🟫長野|上川・宮川流域 ― 川筋を越えるせぎで、山の水を田畑へ分けた土地

上川・宮川流域の山・水・農地・集落をイメージしたAI生成画像
上川・宮川流域の要点八ヶ岳、蓼科山、霧ヶ峰などの山麓から下る沢や小河川は、上川と宮川へ集まり、茅野から諏訪湖南岸にかけて沖積地をつくりながら、諏訪湖へ向かいます。川の水は、すべての田畑へ同じように届いたわけではありません。人びとは「せぎ」と呼ばれる用水路を築き、水量の多い川から水の少ない地域へ水を送りました。自然の川が山麓から湖へ向かって下る一方、滝之湯堰や大河原堰などのせぎは、複数の川筋を横切りながら水を運びました。せぎによって低地や湿地に田畑が広がる一方、周囲の微高地には集落や町場がつくられてきました。上川・宮川流域では、人びとが山麓から下る水をせぎによって別の川筋へ送り、沖積地の田畑・集落・町場を支えてきました。

1|山麓から水と土砂が集まる上川・宮川

茅野市の東側から北東側には、八ヶ岳、蓼科山、霧ヶ峰へ続く山麓が広がっています。山腹や山麓に発した湧水、沢、小河川は、台地や谷を削りながら西へ流れ、上川と宮川へ集まります。

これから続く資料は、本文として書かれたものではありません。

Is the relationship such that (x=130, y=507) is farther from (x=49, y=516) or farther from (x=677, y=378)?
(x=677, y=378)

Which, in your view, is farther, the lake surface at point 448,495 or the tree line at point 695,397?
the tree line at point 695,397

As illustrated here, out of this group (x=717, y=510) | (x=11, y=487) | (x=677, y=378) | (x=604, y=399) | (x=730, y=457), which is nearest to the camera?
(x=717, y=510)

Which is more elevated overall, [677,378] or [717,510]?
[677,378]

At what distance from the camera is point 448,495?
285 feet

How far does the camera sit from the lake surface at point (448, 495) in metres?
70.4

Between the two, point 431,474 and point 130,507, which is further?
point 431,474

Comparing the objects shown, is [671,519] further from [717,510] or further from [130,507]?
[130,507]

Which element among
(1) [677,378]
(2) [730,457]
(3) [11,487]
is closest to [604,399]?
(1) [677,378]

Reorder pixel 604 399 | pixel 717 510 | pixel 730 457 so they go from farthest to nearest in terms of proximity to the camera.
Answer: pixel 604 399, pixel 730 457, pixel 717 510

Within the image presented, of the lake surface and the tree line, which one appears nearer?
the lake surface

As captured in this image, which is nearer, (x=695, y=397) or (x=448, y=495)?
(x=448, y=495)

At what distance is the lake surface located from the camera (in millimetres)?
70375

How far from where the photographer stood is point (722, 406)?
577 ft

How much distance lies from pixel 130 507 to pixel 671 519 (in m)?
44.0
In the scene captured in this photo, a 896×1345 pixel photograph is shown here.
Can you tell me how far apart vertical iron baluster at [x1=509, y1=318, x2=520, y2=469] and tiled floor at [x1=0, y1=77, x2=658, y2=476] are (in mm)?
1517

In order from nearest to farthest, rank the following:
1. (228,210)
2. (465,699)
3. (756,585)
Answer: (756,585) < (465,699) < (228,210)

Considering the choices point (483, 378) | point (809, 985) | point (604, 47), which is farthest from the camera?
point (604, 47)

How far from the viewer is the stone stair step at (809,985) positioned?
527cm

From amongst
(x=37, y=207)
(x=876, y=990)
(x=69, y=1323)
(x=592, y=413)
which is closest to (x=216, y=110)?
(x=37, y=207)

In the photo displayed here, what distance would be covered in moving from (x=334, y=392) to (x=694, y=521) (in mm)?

上川は、茅野市街地の北側から西側を流れて諏訪湖へ向かいます。宮川も八ヶ岳山麓などから流れ下り、宮川地区を通って諏訪湖へ向かいます。下流の安国寺橋付近では、宮川の水が取翻川へ分けられ、上川へ流れ込んでいます。

二つの川は、水だけでなく、山麓から土砂も運びました。川が繰り返し流れ、土砂を積み重ねたことで、茅野から諏訪湖南岸にかけて平地が広がりました。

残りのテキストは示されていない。